Certes, en mai dernier, le gouvernement lancé une vaste campagne visant à recruter et former des milliers de nouveaux préposés aux bénéficiaires en peu de temps. À cette occasion, le gouvernement a délié les cordons de la bourse, promettant des cours gratuits et un salaire horaire de 26$, ce qui a fait de l’opération un succès. Toutefois, par cette campagne, Québec n’a fait que déshabiller Pierre pour habiller Paul, car tout en offrant rapidement une rémunération décente aux nouveaux préposés, il a forcé tous les anciens préposés, présents avant la pandémie, à négocier durant des mois, jusqu’à l’automne 2020, pour finalement n’avoir accès qu’au même salaire que les nouveaux préposés, ignorant injustement les années supplémentaires de service.
De même, le gouvernement a refusé tout net aux infirmières l’augmentation de salaire substantielle qu’elles demandaient et se traine les pieds dans les négociations avec Fédération des Infirmières du Québec. Le premier ministre ne tarit pas d’éloges pour les travailleurs essentiels, mais il les force à se battre pour des miettes alors même qu’ils sont occupés à gérer la pire crise sanitaire depuis un siècle !

☆ ☆ ☆

Recopiez sans rien changer le passage de l'extrait fourni qui commence par « De même, le » et se termine par « un siècle ! ».

☆ ☆ ☆

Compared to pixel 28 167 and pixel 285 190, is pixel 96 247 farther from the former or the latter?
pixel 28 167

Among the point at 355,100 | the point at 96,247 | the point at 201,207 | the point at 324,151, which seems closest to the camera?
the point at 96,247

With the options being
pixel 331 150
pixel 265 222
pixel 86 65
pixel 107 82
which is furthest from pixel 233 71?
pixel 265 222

☆ ☆ ☆

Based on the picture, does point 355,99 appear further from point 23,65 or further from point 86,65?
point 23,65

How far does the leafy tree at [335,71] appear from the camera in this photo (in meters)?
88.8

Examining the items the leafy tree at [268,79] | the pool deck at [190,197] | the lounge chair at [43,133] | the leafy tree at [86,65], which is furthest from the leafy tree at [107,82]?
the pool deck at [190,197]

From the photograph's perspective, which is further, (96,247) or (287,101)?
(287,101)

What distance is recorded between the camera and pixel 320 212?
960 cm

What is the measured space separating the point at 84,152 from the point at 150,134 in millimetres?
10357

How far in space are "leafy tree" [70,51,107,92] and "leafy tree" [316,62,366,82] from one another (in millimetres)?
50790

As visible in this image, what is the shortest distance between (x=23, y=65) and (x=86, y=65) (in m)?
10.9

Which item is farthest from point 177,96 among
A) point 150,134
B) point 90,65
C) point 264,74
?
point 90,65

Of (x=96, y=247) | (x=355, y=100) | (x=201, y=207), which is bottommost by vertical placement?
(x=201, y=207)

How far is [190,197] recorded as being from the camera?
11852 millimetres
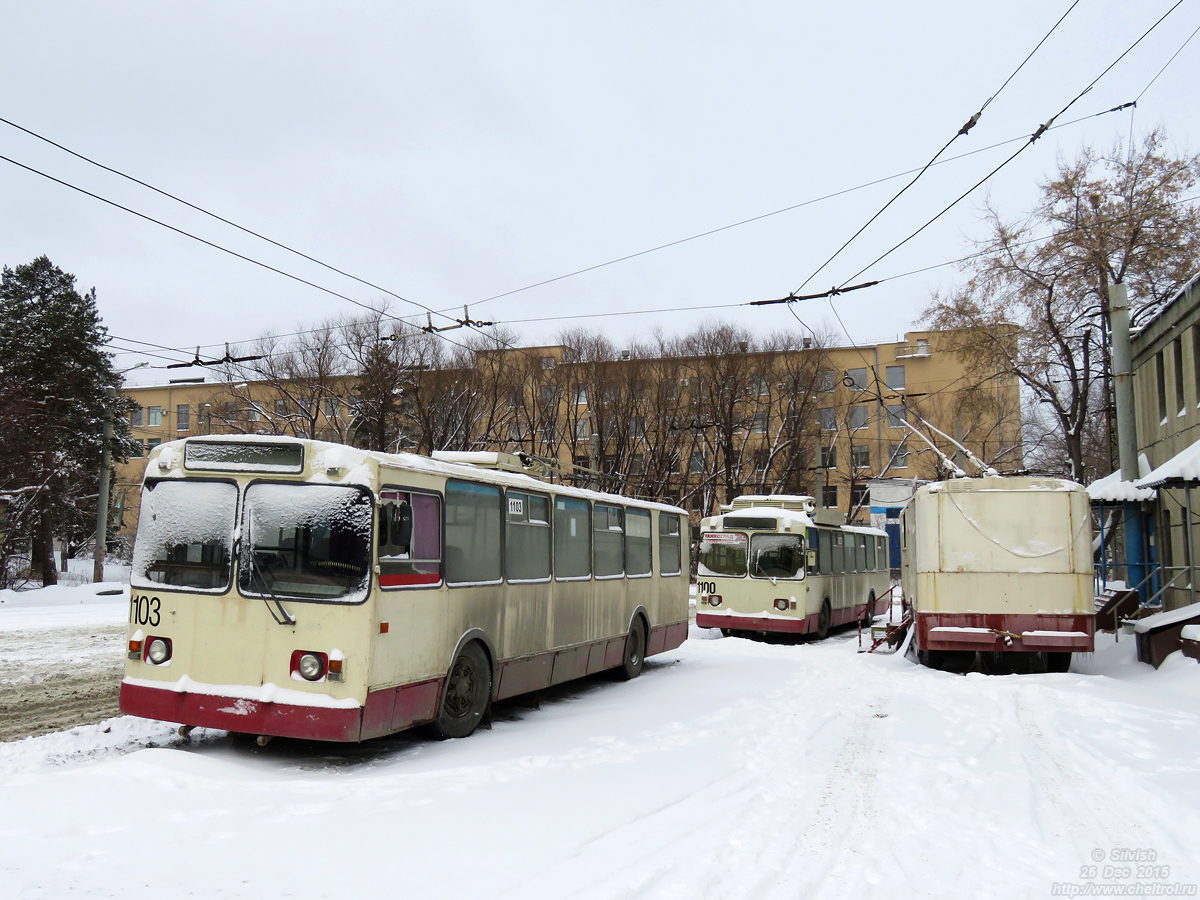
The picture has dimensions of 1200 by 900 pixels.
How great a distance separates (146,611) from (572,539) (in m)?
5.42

☆ ☆ ☆

Réponse attendue
De même, le gouvernement a refusé tout net aux infirmières l’augmentation de salaire substantielle qu’elles demandaient et se traine les pieds dans les négociations avec Fédération des Infirmières du Québec. Le premier ministre ne tarit pas d’éloges pour les travailleurs essentiels, mais il les force à se battre pour des miettes alors même qu’ils sont occupés à gérer la pire crise sanitaire depuis un siècle !